- Extract:
Here is a quick recipe that requires little preparation. It was so good I made it twice last week. This is, no doubt, a very inauthentic fried rice. The inspiration comes from my memories of the fried rice my mum used to make, but would probably even be unrecognisable to her – hers had lots of egg and ham. I was also inspired by my sister, Fran’s fried rice we had at a dinner last year. I suspect there is less frying than there should be because it doesn’t have much in the way of lovely crunchy bits that I like in fried rice but it has colour, texture and flavour.
The only drawback to making fried rice, is the need to plan ahead because it is really best if the rice has time to cool for at least a few hours, preferably overnight, in the fridge. But once that is done, the recipe comes together quickly. I can do it in about 30 minutes, complete with chopping all the vegetables, which is pretty quick for me. This is a great way to use up leftover rice.

- Material provided:
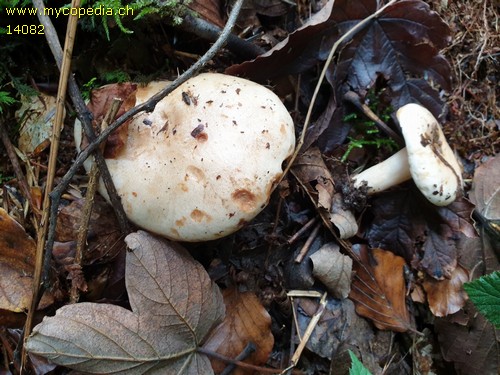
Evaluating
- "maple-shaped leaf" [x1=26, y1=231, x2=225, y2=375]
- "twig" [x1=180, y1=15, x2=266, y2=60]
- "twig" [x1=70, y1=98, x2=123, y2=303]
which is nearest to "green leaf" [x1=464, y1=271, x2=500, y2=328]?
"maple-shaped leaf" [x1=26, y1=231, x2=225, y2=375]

* * *

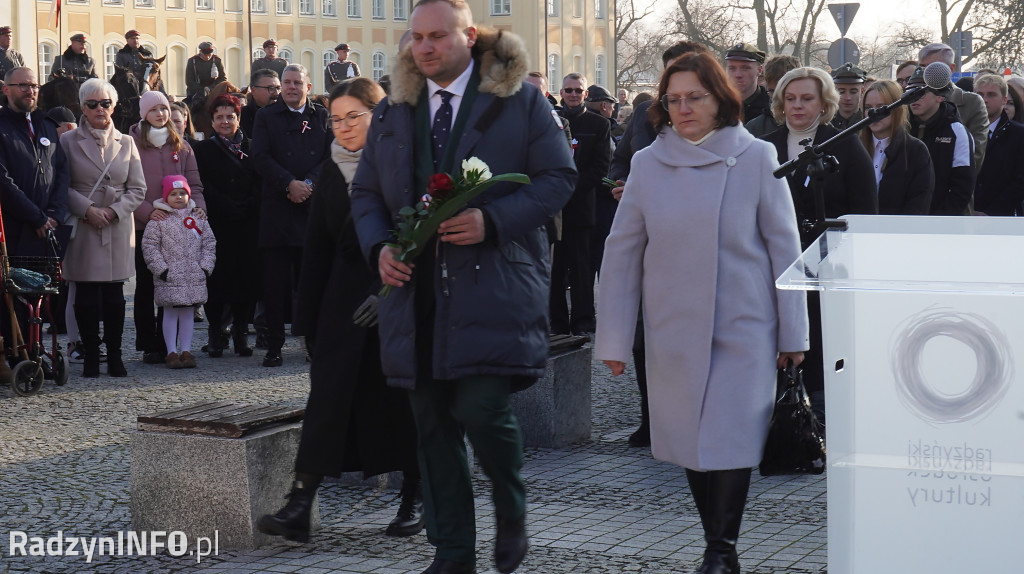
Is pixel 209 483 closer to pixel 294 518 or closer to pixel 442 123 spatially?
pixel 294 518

* * *

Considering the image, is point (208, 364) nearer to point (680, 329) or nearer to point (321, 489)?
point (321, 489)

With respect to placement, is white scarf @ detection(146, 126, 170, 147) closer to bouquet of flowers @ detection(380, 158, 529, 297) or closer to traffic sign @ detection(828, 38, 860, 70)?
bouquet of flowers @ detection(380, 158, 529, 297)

- Work to complete:
(a) In the fried rice text, rewrite everything from "The only drawback" down to "up leftover rice.", changing "fridge" to "refrigerator".
(b) Write what comes next in the fried rice text, picking up after its final sentence.

- Answers for each item:
(a)
The only drawback to making fried rice, is the need to plan ahead because it is really best if the rice has time to cool for at least a few hours, preferably overnight, in the refrigerator. But once that is done, the recipe comes together quickly. I can do it in about 30 minutes, complete with chopping all the vegetables, which is pretty quick for me. This is a great way to use up leftover rice.

(b)
I usually use sweet chilli sauce in fried rice, but having thrown out an unloved bottle recently, I am reluctant to buy more. So I decided to buy some ketjap manis which is an Indonesian sweet soy sauce. I was curious to see if they sell gluten free versions but got distracted when surfing the net to see that there are recipes to make it using soy sauce and sugar plus flavourings such as lemon grass, garlic and star anise or ginger, coriander and molasses. Sounds like a possible future project for me. And it sounds like it can be gluten free -for those of us who are curious or need to know!
Ketjap manis gave enough sweetness – and so it ought if my bottle has as much sugar as the recipes I have seen online for the sauce. I also added a bit of pineapple juice because I had it. The second night it didn’t taste quite as good and when I remembered to add the rice vinegar it really did make a difference. Other vinegars or lemon juice could be substituted if you don’t have rice vinegar.
The vegetables I used are seasonal, so any combination of vegetables can be used. I did take delight from the wonderful colours which you can see in the photos. I love tinned pineapple in fried rice but also like some sort of protein – on the first night I served it with chopped fried egg, the next night was cashews, and I would love to try it with some smoked tofu.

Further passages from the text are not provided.